▸ **EXERCISE AIM**: Write out the items word for word, starting at the line containing "Is the mud-covered" and continuing through the final item, both included.

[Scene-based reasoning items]
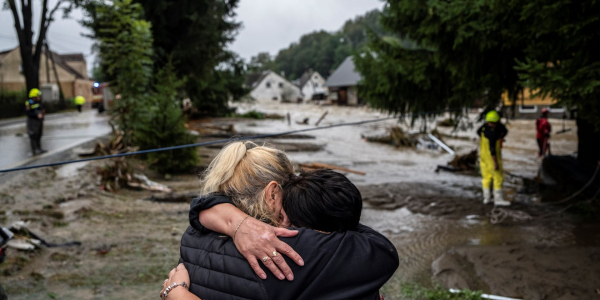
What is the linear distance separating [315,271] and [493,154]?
7576 mm

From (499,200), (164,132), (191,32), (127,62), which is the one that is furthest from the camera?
(191,32)

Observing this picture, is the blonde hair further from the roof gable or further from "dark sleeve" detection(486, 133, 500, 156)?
the roof gable

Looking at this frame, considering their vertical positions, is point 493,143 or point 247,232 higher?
point 247,232

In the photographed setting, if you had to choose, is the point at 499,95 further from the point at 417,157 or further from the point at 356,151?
the point at 356,151

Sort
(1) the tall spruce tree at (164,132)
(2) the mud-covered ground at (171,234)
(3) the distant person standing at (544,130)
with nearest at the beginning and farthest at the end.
→ (2) the mud-covered ground at (171,234) < (1) the tall spruce tree at (164,132) < (3) the distant person standing at (544,130)

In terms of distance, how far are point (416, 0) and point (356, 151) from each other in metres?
11.7

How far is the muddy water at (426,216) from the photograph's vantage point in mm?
6141

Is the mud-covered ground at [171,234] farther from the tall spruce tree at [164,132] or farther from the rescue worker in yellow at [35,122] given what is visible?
the rescue worker in yellow at [35,122]

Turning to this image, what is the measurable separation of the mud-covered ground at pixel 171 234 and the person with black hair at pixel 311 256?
32.6 inches

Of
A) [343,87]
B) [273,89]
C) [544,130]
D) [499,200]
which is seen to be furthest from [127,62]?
[273,89]

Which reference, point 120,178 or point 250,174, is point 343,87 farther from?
point 250,174

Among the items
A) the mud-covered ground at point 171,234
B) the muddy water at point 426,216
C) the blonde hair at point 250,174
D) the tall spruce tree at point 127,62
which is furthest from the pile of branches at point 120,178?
the blonde hair at point 250,174

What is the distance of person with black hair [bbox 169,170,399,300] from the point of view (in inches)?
61.1

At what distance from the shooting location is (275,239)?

▸ **RESPONSE BELOW**:
Is the mud-covered ground at [171,234] farther from the tall spruce tree at [164,132] or farther from the rescue worker in yellow at [35,122] given what is visible?
the rescue worker in yellow at [35,122]

Turning to this image, what is the measurable separation of the mud-covered ground at pixel 171 234 and the person with black hair at pixel 311 256?
32.6 inches

Of
A) [343,87]
B) [273,89]
C) [544,130]
D) [499,200]
which is seen to be furthest from [127,62]?
[273,89]

Which reference, point 120,178 or point 250,174, is point 343,87 farther from?
point 250,174

Among the items
A) the mud-covered ground at point 171,234
B) the muddy water at point 426,216
C) the blonde hair at point 250,174
D) the tall spruce tree at point 127,62
which is furthest from the pile of branches at point 120,178?
the blonde hair at point 250,174

What is the distance of person with black hair [bbox 169,170,399,300] from the point of view (in inches)?
61.1

At what distance from the shooting location is (275,239)?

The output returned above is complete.